Two British prime ministers – Robert Peel and William Gladstone – are among top politicians who directly benefited from slave trade and indentured labour in India, America, West Indies and elsewhere, according to a major review of parliamentary art in Westminster released on Thursday.
Initial findings in the ongoing review supported by House of Commons speaker Lindsay Hoyle reveal that at least 232 items of over 9,500 works in the Parliamentary Art Collection have links to the transatlantic slave trade over the 17th, 18th and 19th centuries.
Spurred by the Black Lives Movement, the parliamentary art review is part of similar efforts by several museums, art galleries and other large collections in the UK in recent months to reconsider the approach to managing the collection and how to broaden its diversity and inclusion.
The Speaker’s Advisory Committee on Works of Art said: “British involvement in the transatlantic slave trade began in 1562, and by the 1730s Britain was the biggest slave-trading nation in the world”.
“The abolition movement in Britain, and the acts of resistance and rebellion by enslaved Africans in the Colonies, led to the abolition of first the trade, and then the use of enslaved labour in British colonies by Acts of Parliament in 1807 and 1833”.
“However, many British people continued to have direct financial gain from the trading and use of enslaved labour and indentured labour in the West Indies, America, India and elsewhere”, it added.
Of the 232 items identified so far, 189 depict 24 people who had ties to the slave trade and 40 pieces depict 14 people who worked to abolish slavery. Peel was twice prime minister (1834-35 and 1841-46), while Gladstone held the office over four terms between 1868 and 1894.
Besides Peel and Gladstone, the list of MPs who had financial or family interests in transatlantic slave trade and slavery includes Henry Dundas (1742-1811), who was president of the Board of Control of the East India Company.

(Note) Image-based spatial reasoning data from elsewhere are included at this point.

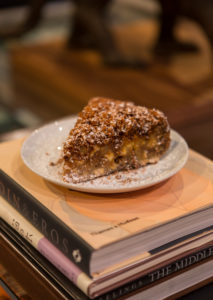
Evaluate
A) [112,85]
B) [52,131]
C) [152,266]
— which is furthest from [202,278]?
[112,85]

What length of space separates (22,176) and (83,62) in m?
1.89

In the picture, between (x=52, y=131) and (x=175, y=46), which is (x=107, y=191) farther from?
(x=175, y=46)

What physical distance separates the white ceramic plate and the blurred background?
107 cm

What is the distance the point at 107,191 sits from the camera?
0.59 meters

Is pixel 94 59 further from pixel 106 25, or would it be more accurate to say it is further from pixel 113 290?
pixel 113 290

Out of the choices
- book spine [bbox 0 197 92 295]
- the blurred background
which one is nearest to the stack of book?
book spine [bbox 0 197 92 295]

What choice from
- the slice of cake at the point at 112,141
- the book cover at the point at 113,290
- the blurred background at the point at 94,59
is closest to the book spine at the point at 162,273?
the book cover at the point at 113,290

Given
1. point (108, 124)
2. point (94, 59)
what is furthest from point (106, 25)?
point (108, 124)

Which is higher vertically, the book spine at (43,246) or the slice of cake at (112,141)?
the slice of cake at (112,141)

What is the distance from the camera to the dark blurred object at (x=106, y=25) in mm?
2191

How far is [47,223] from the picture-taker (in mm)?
572

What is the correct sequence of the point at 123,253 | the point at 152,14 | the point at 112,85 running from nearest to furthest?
the point at 123,253 → the point at 112,85 → the point at 152,14

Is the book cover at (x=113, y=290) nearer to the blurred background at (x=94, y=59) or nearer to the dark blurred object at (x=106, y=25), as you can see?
the blurred background at (x=94, y=59)

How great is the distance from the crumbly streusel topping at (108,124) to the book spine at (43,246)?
102 millimetres
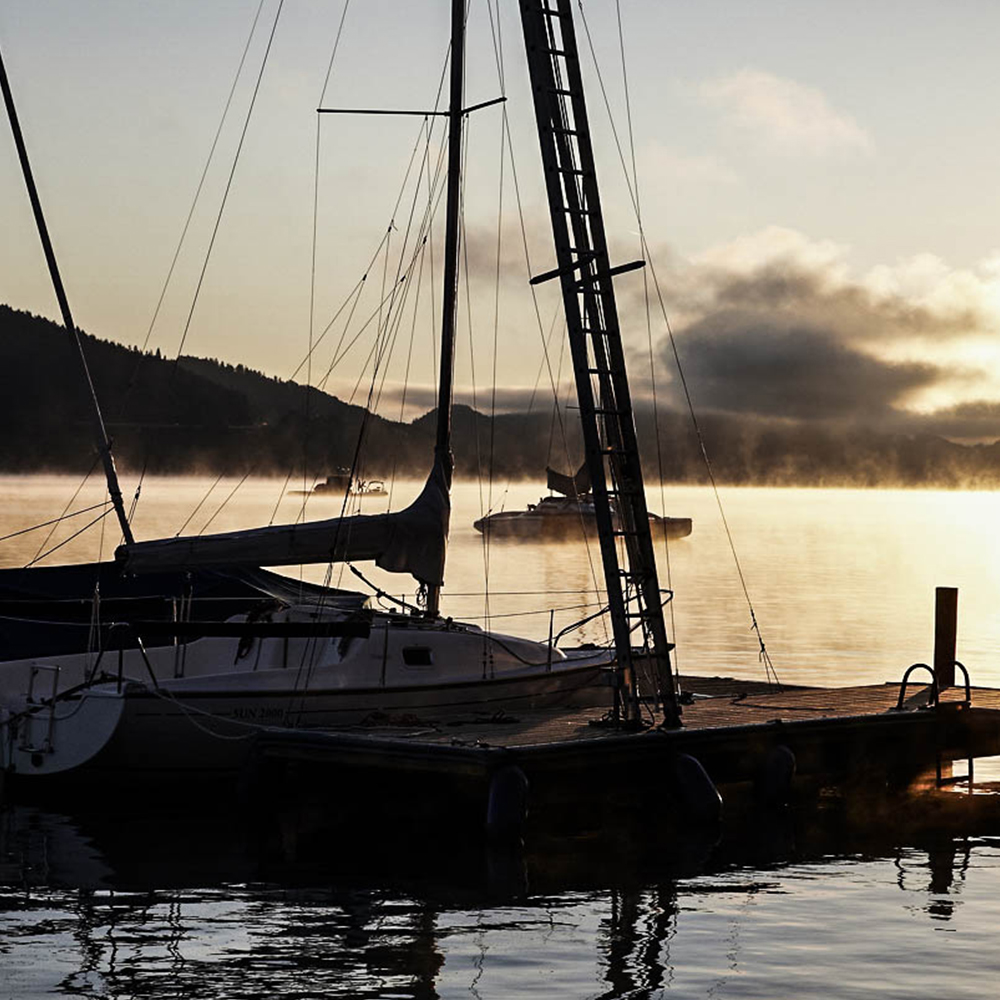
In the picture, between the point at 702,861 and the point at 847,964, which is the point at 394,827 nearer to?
the point at 702,861

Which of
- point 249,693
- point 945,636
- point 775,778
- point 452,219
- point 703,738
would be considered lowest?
point 775,778

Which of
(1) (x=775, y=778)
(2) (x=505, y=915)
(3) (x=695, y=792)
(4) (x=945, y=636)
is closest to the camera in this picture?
(2) (x=505, y=915)

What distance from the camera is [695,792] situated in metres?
23.0

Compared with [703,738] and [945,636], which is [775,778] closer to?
[703,738]

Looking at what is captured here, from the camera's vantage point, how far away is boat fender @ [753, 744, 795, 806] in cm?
2448

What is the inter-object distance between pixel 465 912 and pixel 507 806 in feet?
8.65

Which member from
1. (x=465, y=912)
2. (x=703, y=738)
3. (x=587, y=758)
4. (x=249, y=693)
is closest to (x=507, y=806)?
(x=587, y=758)

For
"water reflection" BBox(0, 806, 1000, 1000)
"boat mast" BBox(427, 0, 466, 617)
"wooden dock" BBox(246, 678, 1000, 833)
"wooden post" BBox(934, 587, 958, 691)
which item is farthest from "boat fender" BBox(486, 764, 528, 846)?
"wooden post" BBox(934, 587, 958, 691)

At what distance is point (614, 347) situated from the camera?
2303 centimetres

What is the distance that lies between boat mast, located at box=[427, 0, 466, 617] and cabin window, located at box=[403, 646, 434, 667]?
3.60 meters

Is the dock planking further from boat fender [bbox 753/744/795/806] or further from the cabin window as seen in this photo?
the cabin window

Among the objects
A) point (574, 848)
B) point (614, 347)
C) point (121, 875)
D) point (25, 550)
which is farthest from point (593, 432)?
point (25, 550)

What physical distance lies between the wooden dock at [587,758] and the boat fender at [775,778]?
0.02m

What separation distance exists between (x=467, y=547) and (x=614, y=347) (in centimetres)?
10693
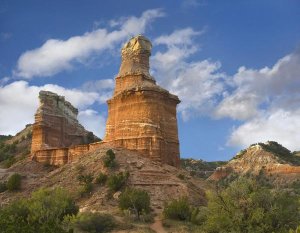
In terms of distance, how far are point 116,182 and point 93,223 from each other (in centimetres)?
989

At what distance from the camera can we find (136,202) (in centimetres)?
4125

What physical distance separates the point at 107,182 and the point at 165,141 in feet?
35.8

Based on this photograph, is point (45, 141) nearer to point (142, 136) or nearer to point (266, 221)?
point (142, 136)

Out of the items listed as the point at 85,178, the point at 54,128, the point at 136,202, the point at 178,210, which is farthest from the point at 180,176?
the point at 54,128

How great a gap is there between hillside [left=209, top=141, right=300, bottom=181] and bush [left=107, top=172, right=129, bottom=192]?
165 ft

Items linked to those who campaigned to abolish slavery include William Wilberforce (1759-1833), who also pushed for Christian evangelism in colonial India in parliamentary debates during the renewal of the East India Company’s charter in 1793 and 1813.
The small number of artworks linked to non-white MPs include a painting and images of the first three Indian MPs in the House of Commons in the late 19th and early 20th centuries: Dadabhai Naoroji (Finsbury Central), Mancherjee Bhownagree (Bethnal Green North East) and Shapurji Saklatvala (Battersea North).
The committee said: “There is no definitive list of MPs with close connections to the transatlantic trade, or those who had financial interests in the use of enslaved labour and indentured labour in the West Indies, America, India and elsewhere”.
“However, they will be numerous, and some will be included in artworks on display in Parliament. There are also instances of MPs whose views changed over their time in Parliament, for example those with economic interests in the use of enslaved peoples and the slave trade who later fought for abolition”.